The United States government has a history of sponsoring terrorism. I’ll give you one particularly egregious example: In 1979, the US-backed dictator of Nicaragua, Anastasio Somoza, began to have his rule challenged by a pro-democracy movement of the Nicaraguan people, known as the Sandinistas. The Sandinistas aimed to ameliorate the crushing poverty and terrible living standards faced by the Nicaraguans, and in so doing they posed a threat to certain American corporations that were engaged in sucking what little wealth Nicaragua possessed out of the country. (This is comparable to the efforts by residents of small towns in New England to keep Wal-Mart and McDonalds out of their communities, though the results are dramatically different.)

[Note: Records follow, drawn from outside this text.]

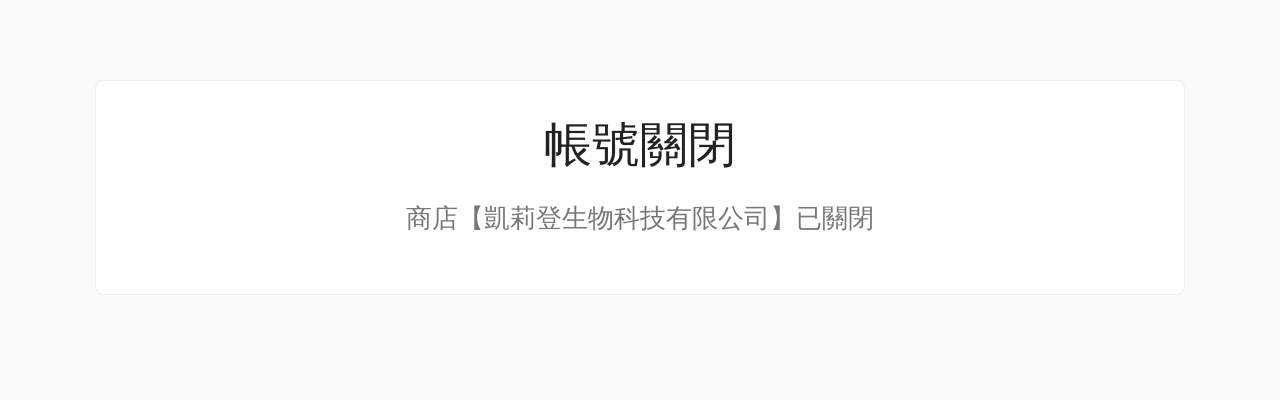

--- FILE ---
content_type: text/html; charset=UTF-8
request_url: https://kalidn.com/product_view.php?id=572
body_size: 2026
content:
<!DOCTYPE html>
<html lang="zh-TW">
<head>
    <meta charset="utf-8">
    <title>系統訊息</title>

    <style>
        div.logo {
            height: 200px;
            width: 155px;
            display: inline-block;
            opacity: 0.08;
            position: absolute;
            top: 2rem;
            left: 50%;
            margin-left: -73px;
        }
        body {
            height: 100%;
            background: #fafafa;
            font-family: "Helvetica Neue", Helvetica, Arial, sans-serif;
            color: #777;
            font-weight: 300;
        }
        h1 {
            font-weight: lighter;
            letter-spacing: normal;
            font-size: 3rem;
            margin-top: 0;
            margin-bottom: 0;
            color: #222;
        }
        .wrap {
            max-width: 1024px;
            margin: 5rem auto;
            padding: 2rem;
            background: #fff;
            text-align: center;
            border: 1px solid #efefef;
            border-radius: 0.5rem;
            position: relative;
        }
		.message {
			font-size: 1.6rem;
		}
        pre {
            white-space: normal;
            margin-top: 1.5rem;
        }
        code {
            background: #fafafa;
            border: 1px solid #efefef;
            padding: 0.5rem 1rem;
            border-radius: 5px;
            display: block;
        }
        p {
            margin-top: 1.5rem;
        }
        .footer {
            margin-top: 2rem;
            border-top: 1px solid #efefef;
            padding: 1em 2em 0 2em;
            font-size: 85%;
            color: #999;
        }
        a:active,
        a:link,
        a:visited {
            color: #dd4814;
        }
    </style>
</head>
<body>
    <div class="wrap">
		        <h1>帳號關閉</h1>
		
        <p class="message">
			商店【凱莉登生物科技有限公司】已關閉        </p>
    </div>
</body>
</html>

This was intolerable to the US government, who referred to the whole thing as “communism” and immediately swung into action (the standard United States treatment of Latin America.) President Carter tried to assist Somoza’s own National Guard with keeping the tyrant in power, but despite their bombing campaigns that killed tens of thousands of Nicaraguans, Somoza still did not feel safe and decided to flee to Miami with whatever remained of the Nicaraguan national treasury. The Sandinistas were left in control of the country and promptly made enormous gains in the Nicaraguan standard of living through their various programs, representing the only real hope in Nicaragua for hundreds of years. It should come as no surprise, however, that it was not to last.

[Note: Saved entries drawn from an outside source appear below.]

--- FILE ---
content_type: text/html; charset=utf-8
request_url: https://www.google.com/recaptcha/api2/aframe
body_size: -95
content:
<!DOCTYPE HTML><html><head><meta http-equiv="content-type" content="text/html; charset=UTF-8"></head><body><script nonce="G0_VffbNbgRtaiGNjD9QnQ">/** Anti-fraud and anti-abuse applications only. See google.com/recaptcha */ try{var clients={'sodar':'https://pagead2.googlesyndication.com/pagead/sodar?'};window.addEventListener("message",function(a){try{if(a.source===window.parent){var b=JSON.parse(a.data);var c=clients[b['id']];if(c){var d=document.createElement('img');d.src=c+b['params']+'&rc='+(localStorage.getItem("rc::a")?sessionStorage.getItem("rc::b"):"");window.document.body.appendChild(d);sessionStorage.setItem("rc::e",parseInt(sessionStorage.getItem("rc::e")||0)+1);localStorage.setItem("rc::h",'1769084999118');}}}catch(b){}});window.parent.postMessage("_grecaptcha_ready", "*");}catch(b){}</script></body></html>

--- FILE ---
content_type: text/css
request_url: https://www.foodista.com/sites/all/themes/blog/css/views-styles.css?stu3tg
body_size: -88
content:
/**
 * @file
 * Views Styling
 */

Carter’s government, in one of its last actions during his presidency, flew National Guard commanders out of the country and into Honduras in planes bearing Red Cross insignia (thus violating the Geneva convention.) Safely across the border, the CIA (now under Ronald Reagan) began recruiting Somoza’s thugs into a new fighting force, the contras. Over the next several years, the contras launched near-constant terrorist attacks against Nicaragua, forcing the fragile Sandinista government to divert its meager resources to protect its citizens. Not only did Reagan refer to the contras as “freedom fighters,” at one point likening them to America’s Founding Fathers, the United States dissuaded other nations and banks from assisting the Sandinistas (even after an earthquake), and planted mines in Nicaragua’s harbors (thus making Reagan the only head of state condemned by the World Court). The money to fund the contras at one point was being raised through weapons sales to Iran (of all places), which resulted in something most of us have heard of, but few of us can describe accurately: the Iran-contra scandal. This should have toppled the Reagan administration, but since there was no sex involved (unless you count brutal rapes perpetrated by the contras), Reagan stayed in the Oval Office.

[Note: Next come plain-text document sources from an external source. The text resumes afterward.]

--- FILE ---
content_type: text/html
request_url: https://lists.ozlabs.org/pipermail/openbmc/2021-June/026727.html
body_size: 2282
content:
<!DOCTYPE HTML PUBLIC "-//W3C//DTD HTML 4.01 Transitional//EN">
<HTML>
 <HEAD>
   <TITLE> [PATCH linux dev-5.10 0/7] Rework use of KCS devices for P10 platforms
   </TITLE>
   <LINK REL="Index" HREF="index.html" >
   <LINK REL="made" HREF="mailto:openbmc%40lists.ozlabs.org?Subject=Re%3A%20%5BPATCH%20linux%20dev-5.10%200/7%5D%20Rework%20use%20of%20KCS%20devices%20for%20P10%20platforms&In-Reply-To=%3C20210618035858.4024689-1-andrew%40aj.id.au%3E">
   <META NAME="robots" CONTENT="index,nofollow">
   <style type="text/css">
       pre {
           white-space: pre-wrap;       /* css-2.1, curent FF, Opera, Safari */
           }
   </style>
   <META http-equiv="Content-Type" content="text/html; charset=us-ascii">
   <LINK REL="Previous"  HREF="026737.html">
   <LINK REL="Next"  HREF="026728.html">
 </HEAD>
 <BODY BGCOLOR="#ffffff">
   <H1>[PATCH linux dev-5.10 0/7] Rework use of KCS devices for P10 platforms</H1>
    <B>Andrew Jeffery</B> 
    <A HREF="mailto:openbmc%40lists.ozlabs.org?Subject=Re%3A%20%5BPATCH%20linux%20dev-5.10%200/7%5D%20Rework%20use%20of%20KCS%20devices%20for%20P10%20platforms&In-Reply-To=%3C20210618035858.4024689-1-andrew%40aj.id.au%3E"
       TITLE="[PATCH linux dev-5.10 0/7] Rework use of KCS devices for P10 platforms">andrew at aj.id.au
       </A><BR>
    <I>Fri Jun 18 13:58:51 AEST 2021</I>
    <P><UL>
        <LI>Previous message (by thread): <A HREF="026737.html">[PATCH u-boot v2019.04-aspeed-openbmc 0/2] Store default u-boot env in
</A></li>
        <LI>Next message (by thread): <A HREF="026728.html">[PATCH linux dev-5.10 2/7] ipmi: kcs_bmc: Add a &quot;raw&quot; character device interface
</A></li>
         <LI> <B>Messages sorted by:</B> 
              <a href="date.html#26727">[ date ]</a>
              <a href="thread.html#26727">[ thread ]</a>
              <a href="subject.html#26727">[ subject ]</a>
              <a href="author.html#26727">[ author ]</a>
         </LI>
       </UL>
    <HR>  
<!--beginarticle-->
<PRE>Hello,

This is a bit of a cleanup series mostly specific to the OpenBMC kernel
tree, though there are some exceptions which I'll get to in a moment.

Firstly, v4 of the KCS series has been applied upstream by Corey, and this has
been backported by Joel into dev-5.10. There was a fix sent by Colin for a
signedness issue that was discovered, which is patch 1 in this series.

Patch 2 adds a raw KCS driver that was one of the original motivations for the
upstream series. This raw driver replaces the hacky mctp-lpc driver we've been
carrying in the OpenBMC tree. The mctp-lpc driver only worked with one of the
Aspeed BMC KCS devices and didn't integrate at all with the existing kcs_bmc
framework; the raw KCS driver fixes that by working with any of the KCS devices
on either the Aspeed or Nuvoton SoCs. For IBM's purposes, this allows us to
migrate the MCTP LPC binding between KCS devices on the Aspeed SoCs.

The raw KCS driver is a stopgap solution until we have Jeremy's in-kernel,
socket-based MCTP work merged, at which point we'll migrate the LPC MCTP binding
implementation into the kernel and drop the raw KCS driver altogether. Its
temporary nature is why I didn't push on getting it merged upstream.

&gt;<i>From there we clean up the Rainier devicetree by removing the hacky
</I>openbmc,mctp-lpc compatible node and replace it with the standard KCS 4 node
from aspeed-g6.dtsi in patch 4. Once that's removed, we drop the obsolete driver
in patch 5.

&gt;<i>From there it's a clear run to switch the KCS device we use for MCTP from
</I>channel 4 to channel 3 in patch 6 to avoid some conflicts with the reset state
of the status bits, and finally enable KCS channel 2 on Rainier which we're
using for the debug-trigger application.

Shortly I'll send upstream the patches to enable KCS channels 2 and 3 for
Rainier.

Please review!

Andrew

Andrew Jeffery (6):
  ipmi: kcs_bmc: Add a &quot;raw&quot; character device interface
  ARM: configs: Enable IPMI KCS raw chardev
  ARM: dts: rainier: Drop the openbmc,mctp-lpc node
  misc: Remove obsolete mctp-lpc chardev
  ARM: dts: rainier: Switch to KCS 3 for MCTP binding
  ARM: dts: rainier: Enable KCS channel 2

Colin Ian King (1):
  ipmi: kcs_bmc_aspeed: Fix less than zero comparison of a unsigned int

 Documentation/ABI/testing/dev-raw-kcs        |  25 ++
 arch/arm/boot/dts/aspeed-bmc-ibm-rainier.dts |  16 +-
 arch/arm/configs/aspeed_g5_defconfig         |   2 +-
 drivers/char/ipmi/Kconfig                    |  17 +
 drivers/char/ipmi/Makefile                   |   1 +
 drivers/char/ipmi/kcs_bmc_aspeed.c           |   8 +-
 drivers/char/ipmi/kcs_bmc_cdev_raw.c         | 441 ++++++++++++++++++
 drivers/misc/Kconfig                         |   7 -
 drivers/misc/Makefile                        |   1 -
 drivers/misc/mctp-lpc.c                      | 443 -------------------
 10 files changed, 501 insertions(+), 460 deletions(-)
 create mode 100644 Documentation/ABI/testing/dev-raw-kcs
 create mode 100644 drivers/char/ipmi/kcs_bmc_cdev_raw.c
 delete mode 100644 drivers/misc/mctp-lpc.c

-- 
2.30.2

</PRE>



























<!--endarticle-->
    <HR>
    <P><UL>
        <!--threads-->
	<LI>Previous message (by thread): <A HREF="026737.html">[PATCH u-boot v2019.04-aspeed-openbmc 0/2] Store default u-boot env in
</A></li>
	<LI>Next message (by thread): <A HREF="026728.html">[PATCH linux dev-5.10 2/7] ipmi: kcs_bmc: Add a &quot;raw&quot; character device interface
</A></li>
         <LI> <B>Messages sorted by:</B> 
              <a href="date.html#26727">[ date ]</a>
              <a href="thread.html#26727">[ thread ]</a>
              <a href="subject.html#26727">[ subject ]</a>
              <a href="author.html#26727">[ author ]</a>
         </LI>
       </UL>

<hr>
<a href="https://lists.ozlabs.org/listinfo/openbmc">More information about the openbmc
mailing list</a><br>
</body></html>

When an election rolled around in 1990, the US made it clear that the atrocities would continue if the Sandinistas won. In a testament to the spirit of the Nicaraguan people, the Sandinistas still received 40 percent of the vote, but in any case Nicaragua was once again under a government acceptable to the United States, all thanks to a massively funded terror campaign. As stated above, this is just one example of typical US policy towards much of Latin America during the 20th century.

If our government were serious about ending terrorism worldwide, we would be seeing a flurry of arrests and war crimes trials of those Americans responsible for sponsoring terrorism, along with massive reparations to the nations victimized by this activity. Instead, many key figures of the contra war now occupy high-level posts in the Bush administration. Oliver North (who tried to conceal evidence of the Iran-contra link) has remained a public figure, at one point running for Senate as a “family values” candidate. (The irony is sickening.) Books laud Ronald Reagan as an “American hero” and ultra-conservative radio host Sean Hannity practically accuses liberals of treason for daring to criticize the CIA.

Terrorism certainly needs to be stopped, and not just the terrorism committed by somebody else or sponsored by somebody else’s government.